A eleição no segundo turno vai ser complicada. O poder de agregação do Bolsonaro, especialmente no nível micro, nas periferias, nas igrejas neopentecostais, em todo tipo de associação – desde o pessoal que joga bola junto até a galera que vai no rolê sertanejo universitário no final de semana –é muito alto. E a repulsa à candidatura do Haddad, em círculos conservadores e às vezes nem tanto, deve nos fazer acordar para algo que essa eleição tem deixado muito claro: a ideia de uma direita decente, racional e que rejeita discursos autoritários no Brasil parece ser uma ficção.

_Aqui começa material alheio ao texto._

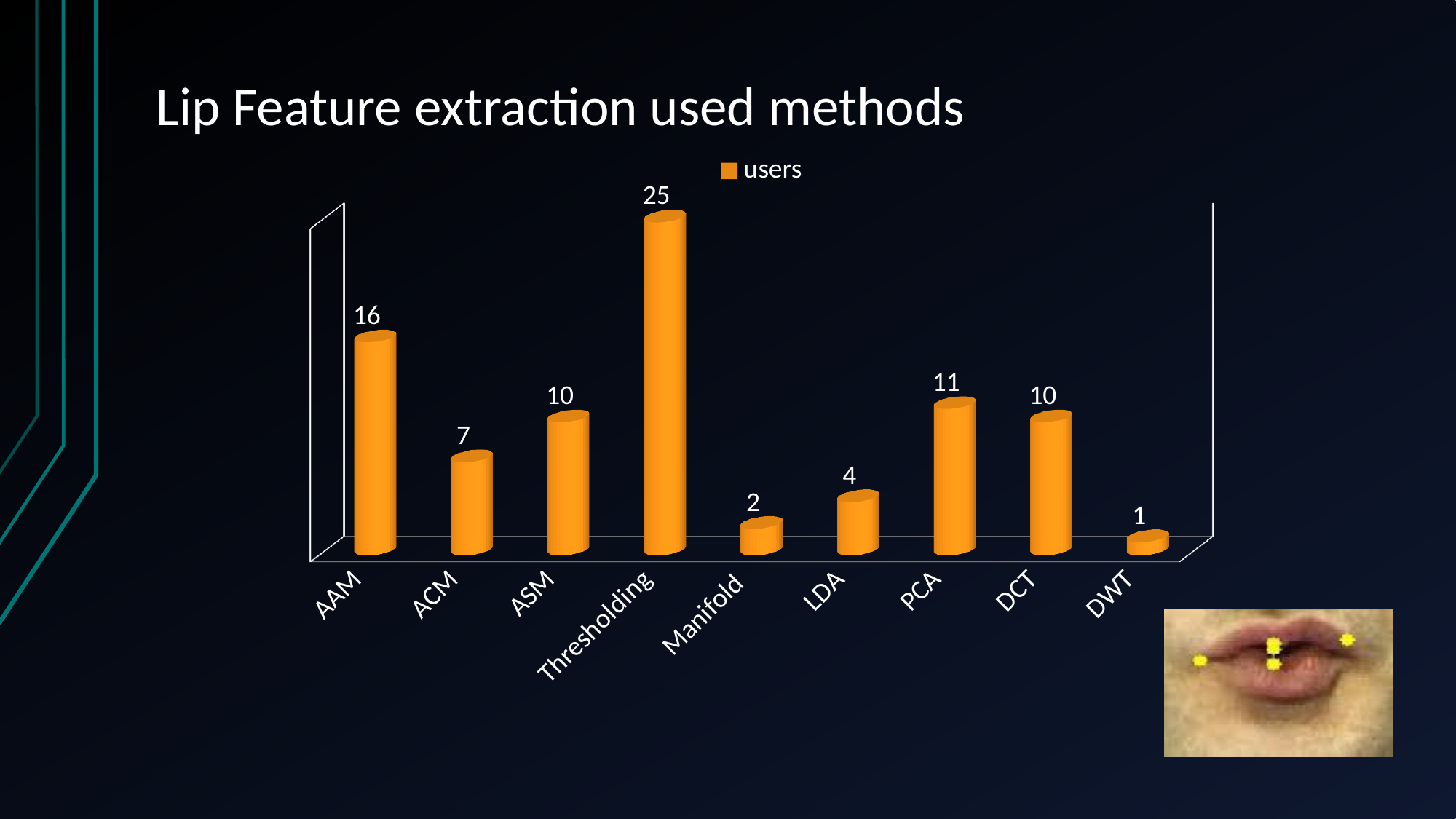
What is the value for Thresholding? 25 What kind of chart is shown on the slide? Bar chart Which method has the lowest number of users? DWT What is the difference between the values for Thresholding and AAM? 9 What is the difference between the values for PCA and ACM? 4 How many users does the chart show for AAM? 16 How many series does the legend list? 1 How many methods are shown on the x axis? 9 What is the name of the series in the legend? users Which method has the highest number of users? Thresholding What is the value for PCA? 11 Which has more users, LDA or Manifold? LDA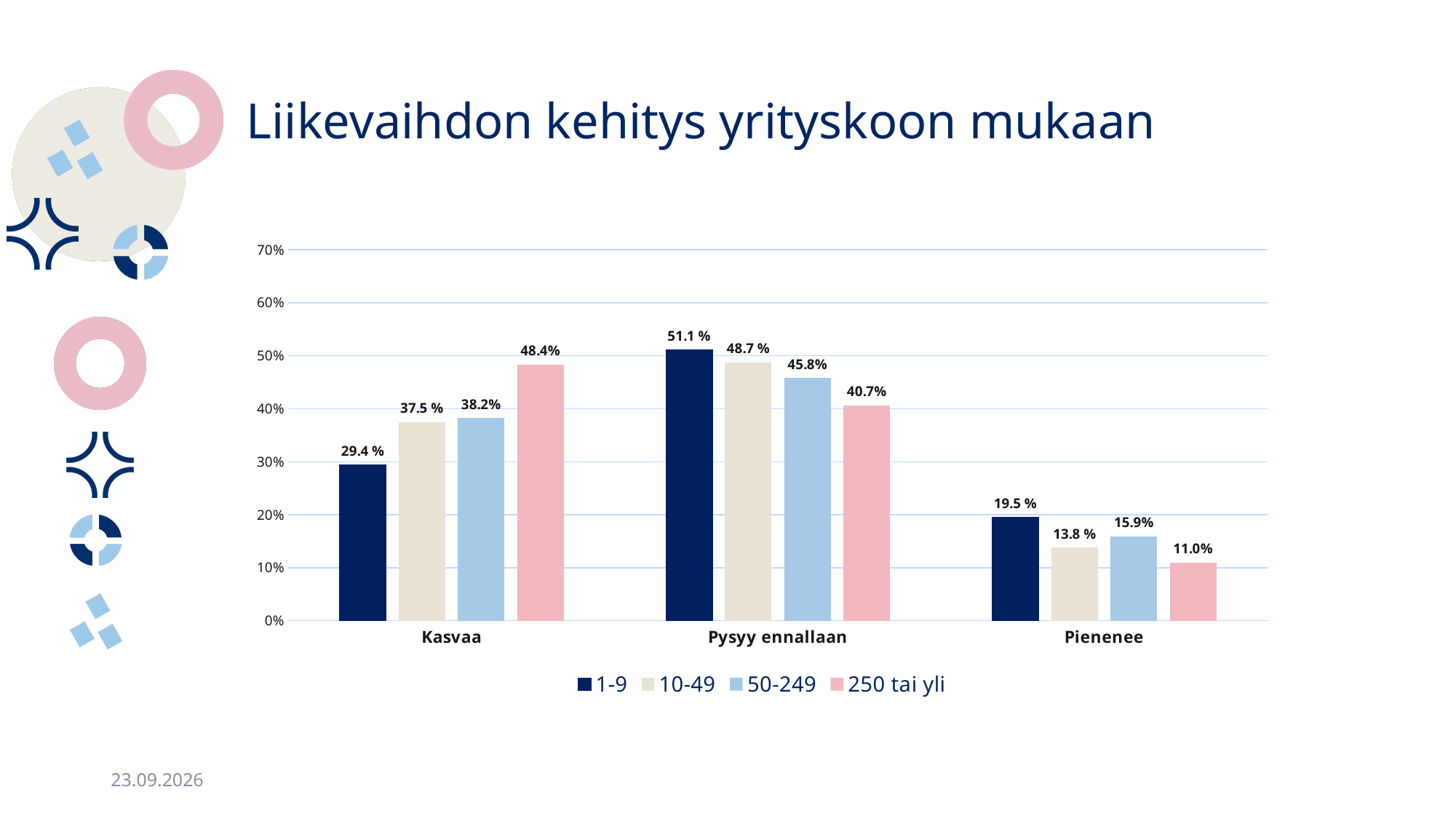
How many categories are shown on the x axis? 3 Is the value for 1-9 in the Pysyy ennallaan category greater or less than 50%? greater What kind of chart is shown on the slide? Bar chart How many series does the legend list? 4 What is the value for the 1-9 series in the Kasvaa category? 29.4 % What is the title of the slide? Liikevaihdon kehitys yrityskoon mukaan What is the value for the 250 tai yli series in the Pysyy ennallaan category? 40.7% Which series has the highest value in the Kasvaa category? 250 tai yli What is the value for the 50-249 series in the Pienenee category? 15.9% Which series has the lowest value in the Pienenee category? 250 tai yli What is the difference between the 1-9 and 10-49 values in the Pysyy ennallaan category? 2.4 percentage points Which is larger in the Kasvaa category: the 10-49 value or the 50-249 value? 50-249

Se a tendência apontada pela pesquisa Ibope de hoje se confirmar, Bolsonaro e Haddad chegarão no segundo turno com alta rejeição. Dificilmente há tempo para um factoide novo tirar qualquer um dos dois candidatos do segundo turno. E daí a estratégia de Bolsonaro é clara: agregar os votos desse movimento conservador, com claras características neointegralistas, que vem tomando forma nos últimos 12 anos. Ao Haddad restará confiar que uma mensagem antiautoritária e progressista, junto com o impacto dos programas sociais dos oito anos do governo Lula, irão bastar para frear o movimento representado por Bolsonaro – ao menos nas urnas.